« Il y a des progrès significatifs », affirme le ministre québécois

« Il y a des progrès significatifs », affirme le ministre québécois
« Il y a des progrès significatifs », affirme le ministre québécois

Après s’être entretenu avec ses homologues des 10 provinces lors d’un sommet vendredi sur les niveaux d’immigration au Canada pour les années à venir, le ministre fédéral de l’Immigration, Marc Miller, s’est dit confiant malgré les efforts pour investir pour parvenir à un accord.

• Lire aussi : Sommet sur l’immigration à Montréal entre le Québec et le gouvernement fédéral

“On n’est pas forcément tiré d’affaire, on sait qu’il y a beaucoup de déclarations qui sont faites sur la place publique et je pense qu’on est dans une situation où le gouvernement fédéral n’a pas forcément tort, on n’a pas forcément raison”. soit et puis le Québec n’a pas forcément tort ni raison donc entre les deux, il faut s’arranger”, a-t-il déclaré à l’émission Le bilan.

De son côté, la ministre québécoise de l’Immigration s’est dite très heureuse de cette rencontre.

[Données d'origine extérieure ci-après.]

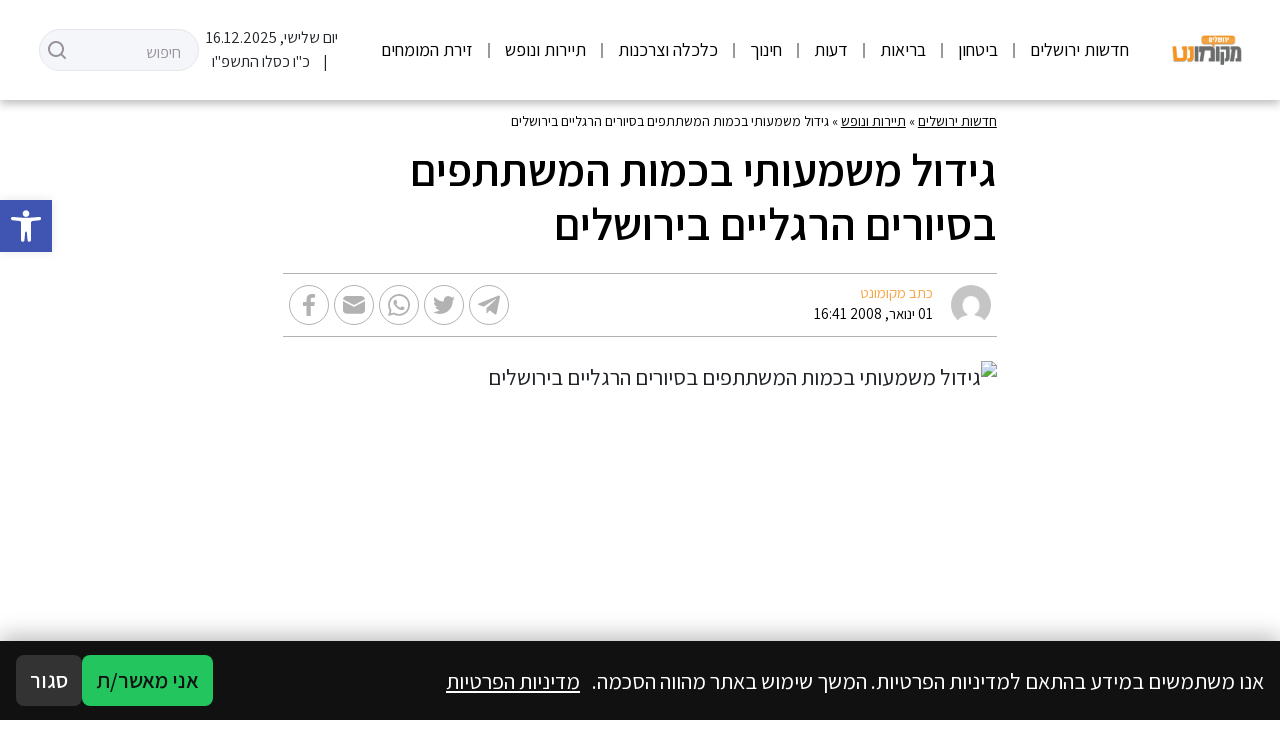

--- FILE ---
content_type: text/html; charset=utf-8
request_url: https://www.google.com/recaptcha/api2/aframe
body_size: 265
content:
<!DOCTYPE HTML><html><head><meta http-equiv="content-type" content="text/html; charset=UTF-8"></head><body><script nonce="thIv2xi50vH57mV0fE4x8g">/** Anti-fraud and anti-abuse applications only. See google.com/recaptcha */ try{var clients={'sodar':'https://pagead2.googlesyndication.com/pagead/sodar?'};window.addEventListener("message",function(a){try{if(a.source===window.parent){var b=JSON.parse(a.data);var c=clients[b['id']];if(c){var d=document.createElement('img');d.src=c+b['params']+'&rc='+(localStorage.getItem("rc::a")?sessionStorage.getItem("rc::b"):"");window.document.body.appendChild(d);sessionStorage.setItem("rc::e",parseInt(sessionStorage.getItem("rc::e")||0)+1);localStorage.setItem("rc::h",'1765873550833');}}}catch(b){}});window.parent.postMessage("_grecaptcha_ready", "*");}catch(b){}</script></body></html>

--- FILE ---
content_type: text/css
request_url: https://jcity.co.il/wp-content/themes/leos-co-il-mekomonet-new-theme-07ac881cd2fc/style.css?ver=1.0
body_size: -332
content:
/*
 * Theme Name: מקומונט
 * Description: תבנית מקומונת
 * Author: Max@LEOS, MaxM@LEOS
 * Version: 1.5.22
*/


--- FILE ---
content_type: application/x-javascript
request_url: https://jcity.co.il/wp-content/themes/leos-co-il-mekomonet-new-theme-07ac881cd2fc/static/scripts/app.js?ver=1.4
body_size: 274
content:
jQuery(window).on("load", function () {

    jQuery('.yt-iframe').click(function () {

        console.log(jQuery(this).data('target') + ' .yt-iframe');

        if (jQuery(this).hasClass('loaded')) return;

        const iframe = '<iframe src="https://www.youtube.com/embed/' + jQuery(this).data('id') + '"  frameborder="0" allow="accelerometer; autoplay; clipboard-write; encrypted-media; gyroscope; picture-in-picture" allowfullscreen></iframe>';
        jQuery(jQuery(this).data('target') + ' .yt-iframe').html(iframe);
        jQuery(this).addClass('loaded');
    });


    const postGallery = new Swiper('.post-gallery-swiper', {
        loop: true,
        slidesPerView: 3,
        autoplay: {
            delay: 3000,
        },
        grabCursor: true,
    });

    jQuery('#next-gallery-item').click(function () {
        postGallery.slideNext();
    });

    jQuery('#prev-gallery-item').click(function () {
        postGallery.slidePrev();
    });

    const postSlider = new Swiper('.single-post-related .post-line-swiper', {
        loop: true,
        slidesPerView: 1,
        autoplay: {
            delay: 5000,
        },
        pagination: {
            el: '.b2-pagination',
            type: 'bullets',
            clickable: true
        },
        breakpoints: {
            300: {
                slidesPerView: 1
            },
            600: {
                slidesPerView: 2
            },
            900: {
                slidesPerView: 3
            },
            1200: {
                slidesPerView: 4
            }
        }
    });

    jQuery('.index-images-gallery').each(function () {

        let index = jQuery(this).data('index');

        new Swiper('#item-' + index + '-gallery', {
            loop: true,
            slidesPerView: 4,
            grabCursor: true,
            navigation: {
                nextEl: '#item-' + index + '-next',
                prevEl: '#item-' + index + '-prev',
            },
        });

    })

    jQuery('[data-toggle]').each(function () {

        let isActive = false;
        const currButton = jQuery(this);
        const forItem = jQuery(currButton.attr('data-toggle'));

        currButton.click(function () {
            isActive = !isActive;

« Il y a des progrès significatifs […] donc je suis très heureuse, les gens ont fait preuve d’une grande ouverture envers le Québec et l’Ontario et ensuite nous poursuivrons ces discussions à travers le comité de travail », a déclaré Christine Fréchette, ministre du ministère de l’Immigration du Québec.

M. Miller a également salué la participation de la ministre Fréchette à ce sommet.

« Elle s’est présentée, on a une entente depuis les années 90 qui est assez particulière avec le Québec […] mais cela nécessite évidemment une participation à une table plus large, car nous sommes confrontés à cette augmentation du nombre de demandeurs d’asile et de personnes arrivant ici de manière irrégulière », a-t-il poursuivi.

Malgré les efforts nécessaires, M. Miller s’est dit confiant pour l’avenir.

« Il est clair qu’accueillir les demandeurs d’asile, c’est plus que leur donner un toit au-dessus de leur tête, il y a des défis d’intégration et l’approche humanitaire que nous devons adopter en tant que pays, donc c’est positif, la ministre Fréchette a joué un rôle très important et puis elle a présenté elle et moi repartons confiants », a-t-il ajouté.

Pas d’accord total d’ici le 30 juin ?

Alors qu’il y a six mois la discussion entre Ottawa et Québec était assez fermée, notamment en ce qui concerne les capacités d’accueil, une certaine ouverture ressortait tout de même de ce sommet, selon le ministre.

« Je pense qu’il est clair qu’on ne sera jamais totalement d’accord avec le gouvernement caquiste, entre ces deux positions je pense qu’on peut trouver des solutions qui sont les bonnes pour fonctionner comme on le fait pour les Québécois et les Canadiens. Je ne peux pas garantir que nous remplirons tout avant le 30 juin, mais nous devons quand même faire l’effort », a-t-il expliqué.

Reconnaissant que le Québec et l’Ontario ont fait plus que leur part en matière d’immigration, M. Miller a réitéré l’importance du travail à accomplir.

« Ce n’est pas un flux qui va diminuer sans effort, et il y a une limite à la plasticité sur la place publique, c’est clair, mais ça va demander du travail. Le Québec a la capacité de s’intégrer, mais il y a des limites», a-t-il ajouté.

Lors du Forum des ministres responsables de l’immigration (FMRI), les avantages économiques et sociaux de l’immigration, les niveaux de résidents permanents et temporaires et les pressions associées sur la capacité d’accueil ont été discutés.